Immanuel Can wrote: ↑Wed Mar 16, 2022 2:27 pmNo, because both Judaism and Christianity believe that God is not His Creation, nor is His Creation "in" Him in the Panentheistic sense.
Once again -- it will always come up -- I differ with what you propose here in a practical, real-world sense. I regard Christianity (and I will also include Judaism) not as abstract, idealistic theological creations, but as things that can only be studied in context.
And the way to find out what Christianity is is not to study what someone
says that it is (though that cannot be nor should be avoided), but to study what it was, and how it became what it was/is. And as you know I regard the study of the Medieval period (including
The Great Chain of Being) as perhaps the sole area to gather a sense of what Christianity is and what Christians
actually believed.
(I know that you view is that this is not Christianity but psuedo-Christianity or Christendom in a Kierkegaardian sense).
And from this perspective I can assert, with justifiable certainly, that in fact Christianity of that period and time did have a
panentheistic understanding of divinity's penetration of the manifest world. I do not mean to take a contrary position to yours in an aggressive sense, and I know that you define a true Christianity from a false Christianity (and I do respect your views and orientation). But I am forced to make what I see are necessary corrections to some of the ideas you assert. And I think it must be made clear that you are the sole person on this forum that explains and defends an extremely traditional Christianity. Yours is an
idealistic Christianity as well since, as I have understood, you can present no one that actually practices the Christianity you define. (But I think you will say that I am exaggerating).
The idea 'as above so below' is where that panentheistic understanding can be examined. What is above is relational to what is below. What is seen below can express or embody, in limited degrees, what is above.
Now from a comparative religious perspective I often think of a Vaishnava idea (a religious and metaphysical school of the Indian subcontinent that orients itself around the notion of Vishnu as Supreme Being). It is a curious idea. That idea is that the world we live in, the reality we experience, is 'Vishnu's external energy'. This idea corresponds to what you say here: "both Judaism and Christianity believe that God is not His Creation, nor is His Creation "in" Him in the Panentheistic sense". The Vaishnavas would say something similar.

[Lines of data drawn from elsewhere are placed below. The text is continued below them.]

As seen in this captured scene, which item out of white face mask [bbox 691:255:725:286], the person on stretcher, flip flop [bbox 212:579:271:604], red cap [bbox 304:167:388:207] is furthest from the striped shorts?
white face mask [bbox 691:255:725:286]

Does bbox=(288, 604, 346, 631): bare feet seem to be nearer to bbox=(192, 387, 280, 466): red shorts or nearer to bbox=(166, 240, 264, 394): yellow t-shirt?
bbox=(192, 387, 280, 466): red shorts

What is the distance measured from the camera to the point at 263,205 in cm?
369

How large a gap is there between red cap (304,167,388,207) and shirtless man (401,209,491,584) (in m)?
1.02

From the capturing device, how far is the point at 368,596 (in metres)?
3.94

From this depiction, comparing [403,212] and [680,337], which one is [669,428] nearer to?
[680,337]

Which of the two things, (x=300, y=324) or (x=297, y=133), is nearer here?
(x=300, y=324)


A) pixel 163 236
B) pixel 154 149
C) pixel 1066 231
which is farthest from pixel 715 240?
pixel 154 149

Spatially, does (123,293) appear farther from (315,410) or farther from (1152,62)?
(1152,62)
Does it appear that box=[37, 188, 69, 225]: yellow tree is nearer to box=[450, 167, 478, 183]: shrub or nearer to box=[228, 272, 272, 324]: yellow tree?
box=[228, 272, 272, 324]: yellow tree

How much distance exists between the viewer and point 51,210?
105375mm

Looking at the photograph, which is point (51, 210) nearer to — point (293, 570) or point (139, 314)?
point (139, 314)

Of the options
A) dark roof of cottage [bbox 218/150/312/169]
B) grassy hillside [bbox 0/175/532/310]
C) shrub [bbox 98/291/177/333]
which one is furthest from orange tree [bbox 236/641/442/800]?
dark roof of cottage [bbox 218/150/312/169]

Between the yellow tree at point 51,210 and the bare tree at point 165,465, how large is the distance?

There is no *energy* (ie energy or matter or anything) that does not have its origin in the Supreme Being. But there is an 'external energy' and there is an 'internal energy'. We exist according to this view in a liminal area but largely within God's external energy. It carries on according to its specific rules and regulations blindly and mechanically. This view is similar, in a way, to how our materialists and physicists see and explain reality.
But since an 'internal energy' is proposed -- and understood to *exist* and to be real and discoverable -- the object of man is to seek the internal energy and to move away from
capture in the external energy. That external energy is defined as 'the material entanglement'. And this implies getting
untangled. How that is done is, of course, the topic of most Indian ethics and metaphysics.